Instructions for the task » Each line from the top of the listing through the one holding "(a)Attach the 9" should be restated word for word, with nothing added and no pictures.

Extracted data »

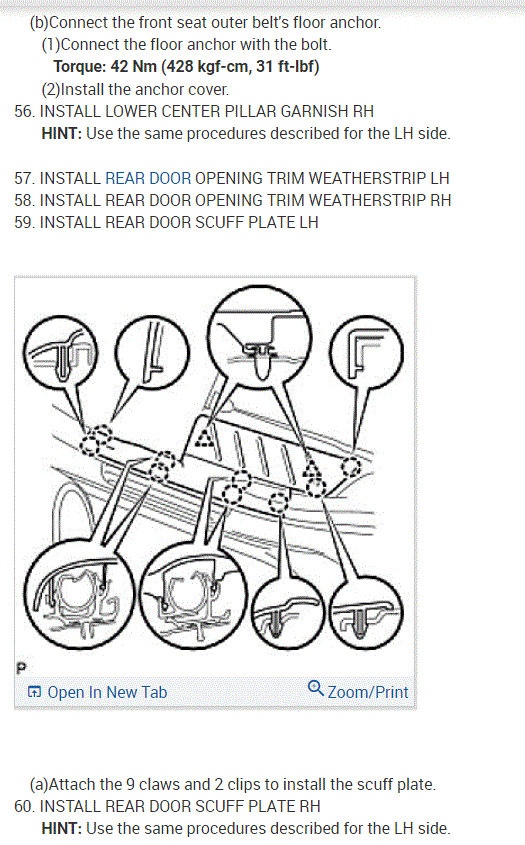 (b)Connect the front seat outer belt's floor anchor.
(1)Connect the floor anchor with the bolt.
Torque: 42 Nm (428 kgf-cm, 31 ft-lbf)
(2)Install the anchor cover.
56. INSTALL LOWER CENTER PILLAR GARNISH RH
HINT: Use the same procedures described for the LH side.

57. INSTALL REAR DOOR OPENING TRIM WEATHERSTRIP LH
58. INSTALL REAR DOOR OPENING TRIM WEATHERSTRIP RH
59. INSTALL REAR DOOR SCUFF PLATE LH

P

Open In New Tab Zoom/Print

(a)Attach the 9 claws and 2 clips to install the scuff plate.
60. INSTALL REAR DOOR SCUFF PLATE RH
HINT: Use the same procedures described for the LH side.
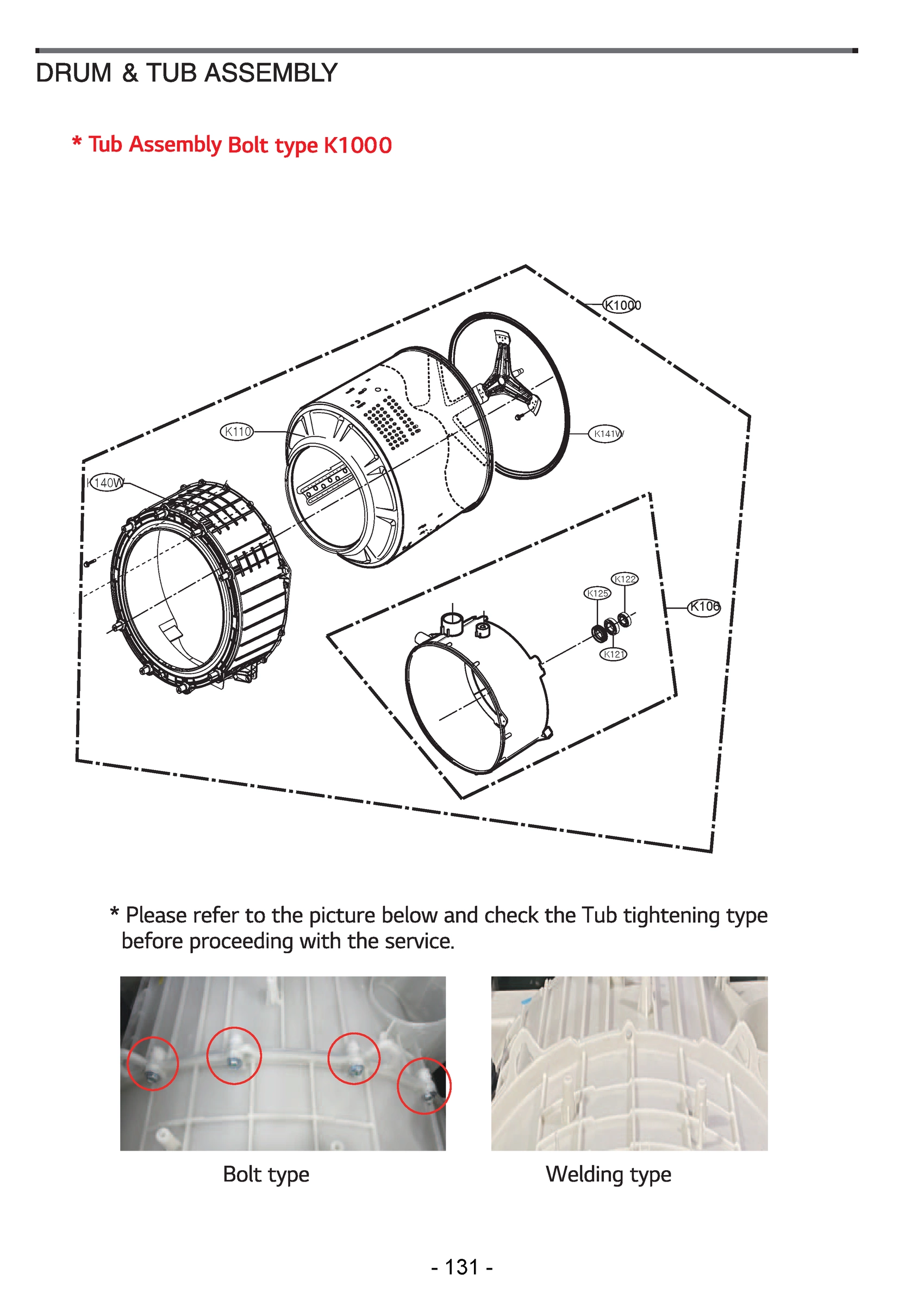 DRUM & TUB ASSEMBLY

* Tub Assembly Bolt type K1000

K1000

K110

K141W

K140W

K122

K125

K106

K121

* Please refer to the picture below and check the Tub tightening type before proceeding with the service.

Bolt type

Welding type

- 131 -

Solution to this problem »
 (b)Connect the front seat outer belt's floor anchor.
(1)Connect the floor anchor with the bolt.
Torque: 42 Nm (428 kgf-cm, 31 ft-lbf)
(2)Install the anchor cover.
56. INSTALL LOWER CENTER PILLAR GARNISH RH
HINT: Use the same procedures described for the LH side.

57. INSTALL REAR DOOR OPENING TRIM WEATHERSTRIP LH
58. INSTALL REAR DOOR OPENING TRIM WEATHERSTRIP RH
59. INSTALL REAR DOOR SCUFF PLATE LH

P

Open In New Tab Zoom/Print

(a)Attach the 9 claws and 2 clips to install the scuff plate.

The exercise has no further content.